▸ **Passage**
────────────────────────────────────────

Book Review: Unraveling Identity and Memory in Alois Hotschnig’s “My Mother’s Silver Fox”
By Roberta Silman
My Mother’s Silver Fox is a welcome addition to literature about the repercussions of the Second World War, especially its dark side — the cruelty and chilling efficiency of the SS program called Lebensborn and its aftermath.
My Mother’s Silver Fox by Alois Hotschnig. Translated by Tess Lewis. Seagull, 144 Pages, $25.

Alois Hotschnig is a 66-year-old Austrian writer, author of several books of fiction and memoir, better known in Europe than here in the United States, and often compared to Thomas Bernhard and Franz Kafka. He came to my attention by way of our own Arts Fuse contributor, Tess Lewis, who has translated his two earlier books, Maybe This Time (2011) and Ludwig’s Room (2014). In this latest work, which has the enchanting title My Mother’s Silver Fox, Lewis has brought us a mesmerizing work that explores the themes of identity and memory and yearning.
It also has a more specific focus. When interviewed, Hotschnig said, “Even as a child I was acutely aware of the various forces of marginalization and exclusion around me . . .And I realized that such narrowness is not determined by a particular region or location. It is quite simply a narrowness of mind, a phenomenon that exists across and beyond borders. It is against this that I write.” So this slender novel which explores a narrator searching for his place in the world becomes relevant to us in the United States as we find ourselves witnessing what it means when “narrowness of mind” tries to prevail.
This is a novel about one man’s search for identity. At sixty, Heinz Fitz has finally met his real father, yet this man, Anton Halbsleben, claims no paternity, insisting that Heinz “was the child of a Russian who drowned.” Thus begins this slender volume, which was so compelling I ended up reading it in one sitting. It is a story so tangled with snippets of history and hopes and dreams and references to other works of literature that we and Heinz are never quite sure where we are. Yet that is Hotschnig’s point. Can we ever know it all?

────────────────────────────────────────

Extracted data entries
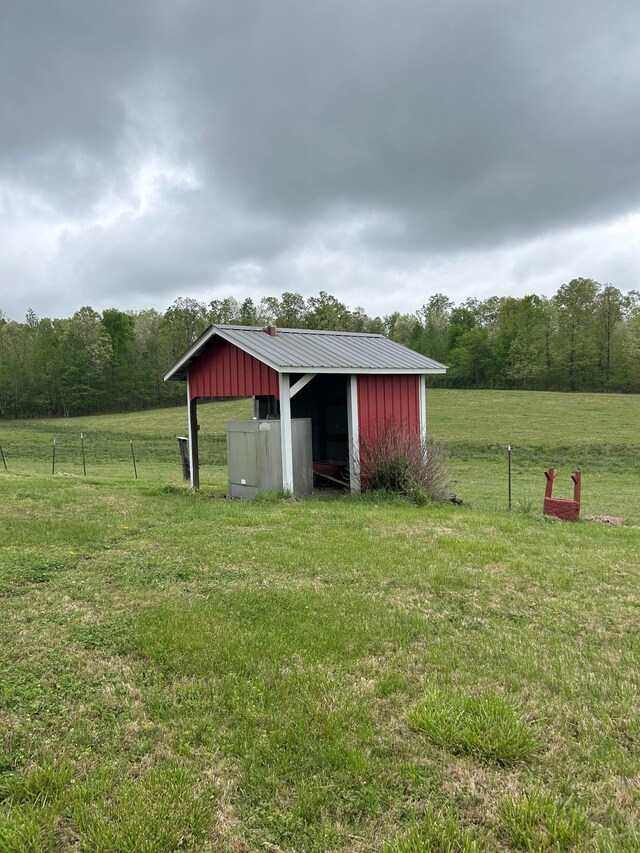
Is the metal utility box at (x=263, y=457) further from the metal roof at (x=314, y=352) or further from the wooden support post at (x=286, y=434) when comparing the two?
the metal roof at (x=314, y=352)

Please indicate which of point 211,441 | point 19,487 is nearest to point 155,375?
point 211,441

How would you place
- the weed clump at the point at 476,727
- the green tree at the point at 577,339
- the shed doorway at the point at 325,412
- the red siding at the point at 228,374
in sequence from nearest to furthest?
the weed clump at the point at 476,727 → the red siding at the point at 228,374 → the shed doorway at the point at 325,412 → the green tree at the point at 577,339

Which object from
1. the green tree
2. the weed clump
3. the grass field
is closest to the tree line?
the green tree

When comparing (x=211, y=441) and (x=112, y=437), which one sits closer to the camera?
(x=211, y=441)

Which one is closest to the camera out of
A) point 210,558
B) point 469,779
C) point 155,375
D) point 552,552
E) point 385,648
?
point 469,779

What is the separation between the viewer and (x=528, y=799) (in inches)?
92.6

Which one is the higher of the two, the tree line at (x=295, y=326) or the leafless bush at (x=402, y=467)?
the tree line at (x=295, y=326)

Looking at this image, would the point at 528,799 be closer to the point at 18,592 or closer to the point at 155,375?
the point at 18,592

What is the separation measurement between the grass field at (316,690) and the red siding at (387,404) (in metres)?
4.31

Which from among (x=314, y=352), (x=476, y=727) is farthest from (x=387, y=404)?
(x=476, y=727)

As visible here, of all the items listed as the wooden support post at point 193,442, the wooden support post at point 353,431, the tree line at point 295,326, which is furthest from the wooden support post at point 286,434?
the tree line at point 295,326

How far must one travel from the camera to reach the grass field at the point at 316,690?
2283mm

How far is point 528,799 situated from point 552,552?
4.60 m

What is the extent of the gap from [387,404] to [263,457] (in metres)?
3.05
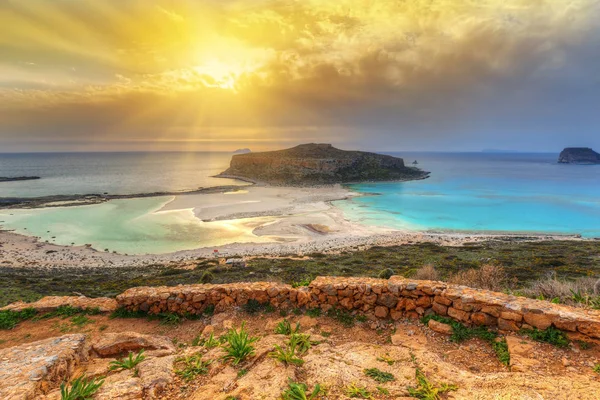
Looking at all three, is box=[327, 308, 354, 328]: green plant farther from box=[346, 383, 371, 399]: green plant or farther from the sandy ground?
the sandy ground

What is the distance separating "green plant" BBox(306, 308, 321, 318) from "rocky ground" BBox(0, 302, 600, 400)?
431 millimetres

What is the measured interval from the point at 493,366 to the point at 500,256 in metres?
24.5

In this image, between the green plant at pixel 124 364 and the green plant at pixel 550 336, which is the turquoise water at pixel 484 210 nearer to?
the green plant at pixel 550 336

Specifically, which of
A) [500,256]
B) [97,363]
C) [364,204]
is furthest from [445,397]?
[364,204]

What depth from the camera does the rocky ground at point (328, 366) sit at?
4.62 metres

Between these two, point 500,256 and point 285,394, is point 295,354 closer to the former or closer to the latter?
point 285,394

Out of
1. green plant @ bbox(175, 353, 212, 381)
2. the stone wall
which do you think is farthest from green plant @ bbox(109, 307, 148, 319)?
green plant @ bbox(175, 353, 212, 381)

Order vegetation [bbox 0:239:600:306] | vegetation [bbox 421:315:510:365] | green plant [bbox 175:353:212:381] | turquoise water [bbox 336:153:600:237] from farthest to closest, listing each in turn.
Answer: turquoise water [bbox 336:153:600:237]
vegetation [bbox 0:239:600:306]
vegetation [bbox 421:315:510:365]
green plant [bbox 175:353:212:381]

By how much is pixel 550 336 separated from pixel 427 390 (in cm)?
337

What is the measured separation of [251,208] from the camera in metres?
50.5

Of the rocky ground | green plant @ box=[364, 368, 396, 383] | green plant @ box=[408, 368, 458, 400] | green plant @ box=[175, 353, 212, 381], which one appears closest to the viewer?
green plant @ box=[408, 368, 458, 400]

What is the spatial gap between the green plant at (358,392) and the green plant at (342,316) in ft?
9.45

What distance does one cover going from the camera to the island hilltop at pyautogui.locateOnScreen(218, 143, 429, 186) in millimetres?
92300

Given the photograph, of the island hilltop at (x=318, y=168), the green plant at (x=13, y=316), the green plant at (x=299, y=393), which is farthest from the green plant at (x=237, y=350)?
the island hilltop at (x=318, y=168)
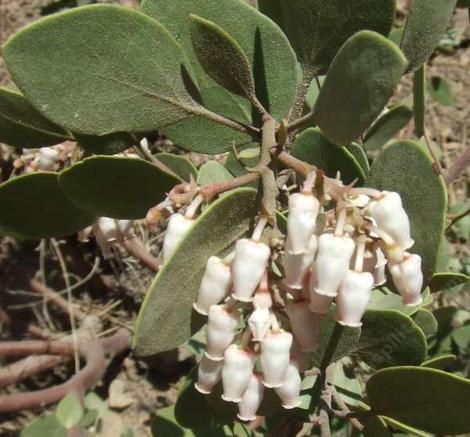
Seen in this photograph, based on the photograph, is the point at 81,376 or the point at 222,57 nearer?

────────────────────────────────────────

▸ **Work instructions**
a - Using the book review, decide whether each statement is supported: (i) Tess Lewis translated My Mother's Silver Fox; (ii) Hotschnig is a German writer; (iii) Heinz Fitz meets his real father at sixty. Answer yes or no for each and quote the deciding words from the review.
b - Copy out the part of the listing that opens with the line containing "What distance does" and runs through the end of the listing, including both ends. Leave out the pictures.

▸ **Answers given**
a -
(i) Yes: "Translated by Tess Lewis."
(ii) No: "Alois Hotschnig is a 66-year-old Austrian writer"
(iii) Yes: "At sixty, Heinz Fitz has finally met his real father"

b -
What distance does one cover going from the camera to the island hilltop at pyautogui.locateOnScreen(218, 143, 429, 186) in millimetres?
92300

Given the photograph, of the island hilltop at (x=318, y=168), the green plant at (x=13, y=316), the green plant at (x=299, y=393), which is farthest from the green plant at (x=237, y=350)?
the island hilltop at (x=318, y=168)
Seen in this photograph, based on the photograph, is the point at 81,376 or the point at 222,57 nearer?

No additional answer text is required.